- Provided text -
{
 "cells": [
  {
   "cell_type": "markdown",
   "metadata": {},
   "source": [
    "# Synthetic Data\n",
    "\n",
    "*Developed by Stijn Klop and Mark Bakker*\n",
    "\n",
    "This Notebook contains a number of examples and tests with synthetic data. The purpose of this notebook is to demonstrate the noise model of Pastas.\n",
    "\n",
    "In this Notebook, heads are generated with a known response function. Next, Pastas is used to solve for the parameters of the model it is verified that Pastas finds the correct parameters back. Several different types of errors are introduced in the generated heads and it is tested whether the confidence intervals computed by Pastas are reasonable. "

- Records provided -
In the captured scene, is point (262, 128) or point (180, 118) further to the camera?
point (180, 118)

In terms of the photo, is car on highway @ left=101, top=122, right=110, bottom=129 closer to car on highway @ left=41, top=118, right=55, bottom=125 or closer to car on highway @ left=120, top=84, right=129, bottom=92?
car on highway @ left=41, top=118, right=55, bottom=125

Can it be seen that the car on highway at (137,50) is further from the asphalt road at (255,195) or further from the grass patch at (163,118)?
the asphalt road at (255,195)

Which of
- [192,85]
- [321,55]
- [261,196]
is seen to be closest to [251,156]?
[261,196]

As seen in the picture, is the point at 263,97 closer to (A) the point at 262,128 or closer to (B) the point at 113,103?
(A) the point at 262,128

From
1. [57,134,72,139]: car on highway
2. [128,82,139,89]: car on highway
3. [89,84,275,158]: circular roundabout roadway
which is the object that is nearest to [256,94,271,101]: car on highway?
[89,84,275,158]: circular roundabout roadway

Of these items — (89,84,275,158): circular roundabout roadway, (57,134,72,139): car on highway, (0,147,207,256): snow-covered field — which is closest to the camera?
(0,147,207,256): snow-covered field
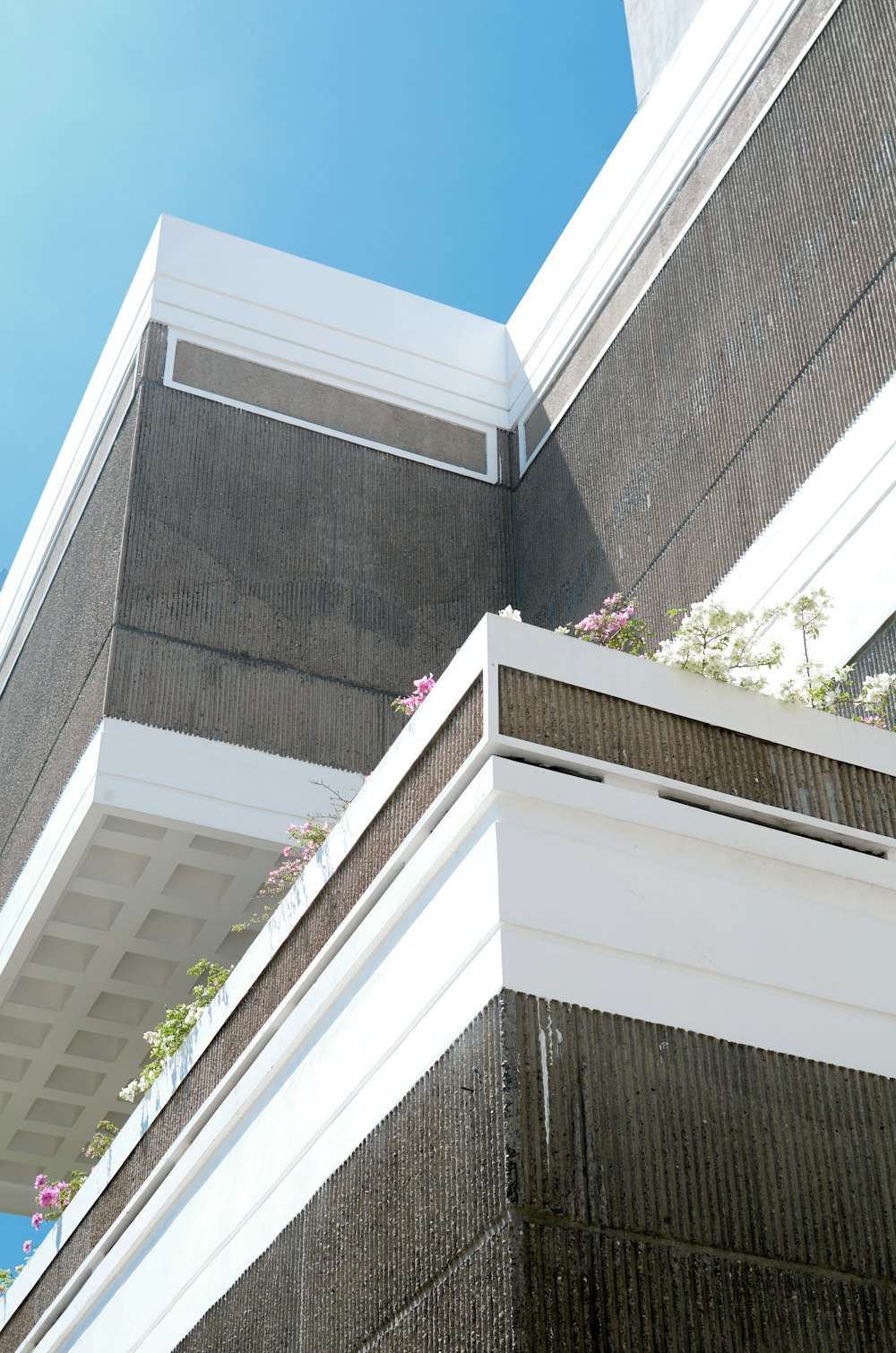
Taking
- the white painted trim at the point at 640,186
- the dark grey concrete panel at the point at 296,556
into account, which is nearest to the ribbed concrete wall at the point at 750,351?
the white painted trim at the point at 640,186

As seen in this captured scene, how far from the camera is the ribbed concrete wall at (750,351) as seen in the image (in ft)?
20.8

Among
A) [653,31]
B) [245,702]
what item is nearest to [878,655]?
[245,702]

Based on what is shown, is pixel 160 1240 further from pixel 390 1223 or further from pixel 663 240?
pixel 663 240

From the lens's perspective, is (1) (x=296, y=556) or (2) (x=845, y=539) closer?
(2) (x=845, y=539)

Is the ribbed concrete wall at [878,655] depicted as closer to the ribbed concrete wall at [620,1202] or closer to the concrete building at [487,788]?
the concrete building at [487,788]

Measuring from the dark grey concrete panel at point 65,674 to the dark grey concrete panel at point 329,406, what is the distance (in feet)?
1.92

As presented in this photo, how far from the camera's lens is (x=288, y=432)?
9000 mm

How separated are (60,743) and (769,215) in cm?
471

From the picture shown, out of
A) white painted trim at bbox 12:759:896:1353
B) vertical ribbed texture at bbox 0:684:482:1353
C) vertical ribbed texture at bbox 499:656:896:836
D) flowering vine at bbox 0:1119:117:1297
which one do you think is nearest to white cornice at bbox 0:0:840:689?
flowering vine at bbox 0:1119:117:1297

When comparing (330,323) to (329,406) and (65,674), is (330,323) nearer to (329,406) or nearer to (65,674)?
(329,406)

- Your tasks -
- A) Copy the entries word for word, starting with the line that contains "When comparing (330,323)" and running through the last line of the entries.
- B) Continue the notebook on synthetic data and the Pastas noise model from the point where it stops.

- Exercise answers -
- A)
When comparing (330,323) to (329,406) and (65,674), is (330,323) nearer to (329,406) or nearer to (65,674)?
(329,406)

- B)
   ]
  },
  {
   "cell_type": "code",
   "execution_count": null,
   "metadata": {},
   "outputs": [],
   "source": [
    "import numpy as np\n",
    "import matplotlib.pyplot as plt\n",
    "from scipy.special import gammainc, gammaincinv\n",
    "import pandas as pd\n",
    "import pastas as ps\n",
    "\n",
    "ps.show_versions()"
   ]
  },
  {
   "cell_type": "markdown",
   "metadata": {},
   "source": [
    "## Load data and define functions\n",
    "The rainfall observations are read from file. The rainfall series is taken from KNMI station De Bilt. Heads are generated with a Gamma response function which is defined below. "
   ]
  },
  {
   "cell_type": "code",
   "execution_count": null,
   "metadata": {},
   "outputs": [],
   "source": [
    "rain = pd.read_csv('../examples/data/rain_260.csv', index_col=0, parse_dates=[0]).squeeze() / 1000"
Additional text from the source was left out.